Moennig’s classmates would have given her a little more
satisfaction. For, if Ms. Danner is her father’s sister, then that
surely means that Gwyneth Paltrow is … her … cousin. And there are
a lot of people on this earth who would love to know what the
star of Shakespeare in Love–the blessed First Lady of
Miramax, for chrissakes–is really like.
Ms.
Moennig could probably tell them a thing or two. They even performed
on the same stage at the Williams-town Theater Festival, where Ms.
Moennig had a small non-speaking role in Ms. Paltrow’s stage debut,
As You Like It.
But
when the subject of Ms. Paltrow arose, a wary look crossed Ms.
Moennig’s eyes and her facial muscles seemed to freeze up. She
folded arms and leaned away from the table.
"Are
you close?" she was asked.
"She’s
my cousin!" Ms. Moennig replied quickly.
But as anyone who has
a Gwyneth somewhere in the family–or a cousin Dilbert who made it
into Congress–knows history, the world and, yes, show business are
rich with familial tensions. Maybe Eric Roberts doesn’t flinch every
time someone mentions his sister Julia’s name; maybe Jonathan Bush
can take it; maybe Nicolas Cage and Sofia Coppola are calm around each
other. But remember Queen Elizabeth I and Mary Queen of Scots.
Ms. Moennig didn’t
express that kind of familial tension. She said that she had last
spent time with her cousin in Pasadena, Calif., at a "really nice
cousin bonding" dinner with Ms.

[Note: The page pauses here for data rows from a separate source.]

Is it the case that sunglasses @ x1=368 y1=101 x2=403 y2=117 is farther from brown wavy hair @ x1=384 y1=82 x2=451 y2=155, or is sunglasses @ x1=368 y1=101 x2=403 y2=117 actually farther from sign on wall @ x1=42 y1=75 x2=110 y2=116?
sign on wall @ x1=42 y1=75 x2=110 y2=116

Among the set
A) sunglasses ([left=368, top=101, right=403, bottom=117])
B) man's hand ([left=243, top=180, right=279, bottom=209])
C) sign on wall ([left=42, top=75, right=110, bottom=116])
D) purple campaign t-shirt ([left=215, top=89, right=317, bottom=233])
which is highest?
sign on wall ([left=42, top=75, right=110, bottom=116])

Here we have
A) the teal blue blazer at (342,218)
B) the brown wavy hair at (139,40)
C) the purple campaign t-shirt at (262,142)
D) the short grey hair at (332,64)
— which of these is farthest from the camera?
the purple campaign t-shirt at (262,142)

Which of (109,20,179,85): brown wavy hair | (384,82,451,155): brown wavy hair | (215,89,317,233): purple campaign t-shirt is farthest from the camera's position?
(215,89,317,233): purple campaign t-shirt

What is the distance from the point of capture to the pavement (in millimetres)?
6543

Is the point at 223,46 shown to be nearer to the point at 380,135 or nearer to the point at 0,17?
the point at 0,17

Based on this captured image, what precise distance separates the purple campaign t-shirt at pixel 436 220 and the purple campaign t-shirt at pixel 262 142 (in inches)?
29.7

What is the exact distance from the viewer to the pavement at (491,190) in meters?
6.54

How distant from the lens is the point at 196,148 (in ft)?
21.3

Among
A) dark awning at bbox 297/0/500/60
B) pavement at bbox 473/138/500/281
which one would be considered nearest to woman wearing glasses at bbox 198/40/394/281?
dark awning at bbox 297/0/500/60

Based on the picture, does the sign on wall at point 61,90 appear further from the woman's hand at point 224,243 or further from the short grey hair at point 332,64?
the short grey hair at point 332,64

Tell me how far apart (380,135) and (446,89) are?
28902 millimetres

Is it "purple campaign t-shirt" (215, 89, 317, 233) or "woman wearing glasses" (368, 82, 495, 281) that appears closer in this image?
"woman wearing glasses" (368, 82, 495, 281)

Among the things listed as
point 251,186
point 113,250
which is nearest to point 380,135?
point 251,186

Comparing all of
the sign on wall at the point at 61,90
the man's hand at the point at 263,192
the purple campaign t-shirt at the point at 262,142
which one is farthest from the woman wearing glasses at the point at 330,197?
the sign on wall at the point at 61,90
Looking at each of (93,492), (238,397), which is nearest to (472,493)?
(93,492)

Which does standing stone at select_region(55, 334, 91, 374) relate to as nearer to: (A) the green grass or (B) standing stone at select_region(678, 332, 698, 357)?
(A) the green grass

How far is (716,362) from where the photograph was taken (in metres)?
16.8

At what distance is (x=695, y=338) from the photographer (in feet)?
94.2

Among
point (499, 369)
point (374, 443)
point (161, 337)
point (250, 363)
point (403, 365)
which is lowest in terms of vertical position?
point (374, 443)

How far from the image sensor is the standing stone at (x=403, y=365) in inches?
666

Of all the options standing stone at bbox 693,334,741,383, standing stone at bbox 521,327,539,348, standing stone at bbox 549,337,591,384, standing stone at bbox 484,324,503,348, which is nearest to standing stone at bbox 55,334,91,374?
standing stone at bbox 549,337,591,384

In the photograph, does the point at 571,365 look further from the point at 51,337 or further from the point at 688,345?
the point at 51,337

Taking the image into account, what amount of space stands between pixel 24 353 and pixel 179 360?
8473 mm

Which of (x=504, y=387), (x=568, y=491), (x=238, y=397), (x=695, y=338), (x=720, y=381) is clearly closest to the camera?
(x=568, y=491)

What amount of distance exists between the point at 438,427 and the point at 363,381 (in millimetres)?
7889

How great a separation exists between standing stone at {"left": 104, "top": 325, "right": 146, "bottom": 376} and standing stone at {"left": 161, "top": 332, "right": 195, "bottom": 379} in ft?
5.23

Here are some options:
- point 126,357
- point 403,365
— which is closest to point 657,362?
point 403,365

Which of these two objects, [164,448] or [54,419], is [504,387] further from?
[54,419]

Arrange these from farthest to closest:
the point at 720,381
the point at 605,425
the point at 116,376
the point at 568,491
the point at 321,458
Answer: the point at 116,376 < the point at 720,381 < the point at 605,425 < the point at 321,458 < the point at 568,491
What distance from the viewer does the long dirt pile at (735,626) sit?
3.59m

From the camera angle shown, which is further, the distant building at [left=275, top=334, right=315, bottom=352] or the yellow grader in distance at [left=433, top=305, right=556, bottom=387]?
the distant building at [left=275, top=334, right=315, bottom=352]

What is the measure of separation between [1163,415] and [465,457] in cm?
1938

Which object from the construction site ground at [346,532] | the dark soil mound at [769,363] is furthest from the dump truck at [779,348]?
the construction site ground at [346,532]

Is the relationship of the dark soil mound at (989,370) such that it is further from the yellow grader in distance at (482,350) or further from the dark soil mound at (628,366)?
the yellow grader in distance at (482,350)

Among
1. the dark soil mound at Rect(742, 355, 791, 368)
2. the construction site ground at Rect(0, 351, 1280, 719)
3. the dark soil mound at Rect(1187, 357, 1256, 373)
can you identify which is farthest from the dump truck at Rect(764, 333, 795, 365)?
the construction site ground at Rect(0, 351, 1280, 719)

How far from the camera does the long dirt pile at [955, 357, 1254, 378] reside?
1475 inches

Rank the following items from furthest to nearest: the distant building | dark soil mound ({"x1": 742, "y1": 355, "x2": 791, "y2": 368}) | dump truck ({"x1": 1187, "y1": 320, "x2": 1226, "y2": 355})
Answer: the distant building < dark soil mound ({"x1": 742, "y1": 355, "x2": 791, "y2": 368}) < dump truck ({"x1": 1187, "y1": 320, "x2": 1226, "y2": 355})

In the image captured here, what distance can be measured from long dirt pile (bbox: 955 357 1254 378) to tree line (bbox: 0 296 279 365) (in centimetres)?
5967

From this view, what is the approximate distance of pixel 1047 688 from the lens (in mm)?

Paltrow’s screenwriter brother
Jake, and another actress cousin, Hillary.
Even after Duets,
Ms. Paltrow’s name continues to represent some frustratingly high
standards in the worlds of Hollywood and fashion: Photographers,
writers and film directors have nattered on about her regal
cheekbones, world-class slouch, reedy frame and life choices (Brad! Ben?),
to the point where you think that one more luminous cover shot and the
big-boned gals of the world are going to take up torches and chase Ms.
Paltrow through the Hollywood Hills.
Ms. acknowledged that
she sometimes fears "cruel things from the public" in terms
of comparisons between her and her more famous cousin, but she also
said that "there really is no comparison at all. [Our] work and
lifestyles are completely different."
Ms. Moennig's friends
in Williamstown thought so. They even came up with a nickname that
celebrates the differences. They christened her: Alt.Gwyn.
Upon hearing the
Alt.Gwyn handle, Ms. Moennig’s face relaxed and brightened, and she
uncrossed her arms.
"Yeah,
totally," she said. "We’re totally different people.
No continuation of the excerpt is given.